- Direction: Rewrite the records below, replacing each "tree" with "pine tree" and leaving everything else untouched.
--- Records shown ---
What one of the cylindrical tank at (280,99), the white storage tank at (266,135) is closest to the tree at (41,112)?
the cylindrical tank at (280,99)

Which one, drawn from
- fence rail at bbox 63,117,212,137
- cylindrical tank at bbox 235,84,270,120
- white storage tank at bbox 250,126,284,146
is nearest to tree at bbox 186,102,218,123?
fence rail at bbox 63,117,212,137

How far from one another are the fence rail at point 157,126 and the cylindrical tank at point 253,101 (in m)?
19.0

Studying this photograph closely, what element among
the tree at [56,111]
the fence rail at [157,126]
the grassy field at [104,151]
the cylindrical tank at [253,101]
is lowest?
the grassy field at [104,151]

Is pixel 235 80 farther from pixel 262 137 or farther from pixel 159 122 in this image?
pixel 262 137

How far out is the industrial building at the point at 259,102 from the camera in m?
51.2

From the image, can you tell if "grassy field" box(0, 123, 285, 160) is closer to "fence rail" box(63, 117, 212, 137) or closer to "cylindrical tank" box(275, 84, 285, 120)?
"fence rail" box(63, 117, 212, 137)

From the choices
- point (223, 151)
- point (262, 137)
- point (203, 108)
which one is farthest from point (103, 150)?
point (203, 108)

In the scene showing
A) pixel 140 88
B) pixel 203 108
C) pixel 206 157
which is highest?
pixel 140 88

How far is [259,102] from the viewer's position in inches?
---
- The completed task:
What one of the cylindrical tank at (280,99), the white storage tank at (266,135) is closest to the pine tree at (41,112)?
the cylindrical tank at (280,99)

Which one, drawn from
- fence rail at bbox 63,117,212,137
- cylindrical tank at bbox 235,84,270,120
- white storage tank at bbox 250,126,284,146
is nearest to pine tree at bbox 186,102,218,123?
fence rail at bbox 63,117,212,137

How far from one another are the fence rail at point 157,126 and the cylindrical tank at point 253,101 (in m)?
19.0

Studying this photograph closely, what element among
the pine tree at [56,111]
the fence rail at [157,126]
the grassy field at [104,151]
the cylindrical tank at [253,101]
is lowest?
the grassy field at [104,151]

Is pixel 235 80 farther from pixel 262 137 or farther from pixel 159 122 in this image?
pixel 262 137

How far out is the industrial building at the point at 259,102 from the camera in m?
51.2

From the image, can you tell if "grassy field" box(0, 123, 285, 160) is closer to "fence rail" box(63, 117, 212, 137) or closer to "cylindrical tank" box(275, 84, 285, 120)?
"fence rail" box(63, 117, 212, 137)

From the choices
- point (223, 151)
- point (262, 137)
- point (203, 108)
which one is farthest from point (103, 150)?
point (203, 108)

In the scene showing
A) pixel 140 88
B) pixel 203 108
C) pixel 206 157
which is highest?
pixel 140 88

How far is [259,102] from the viewer's position in inches?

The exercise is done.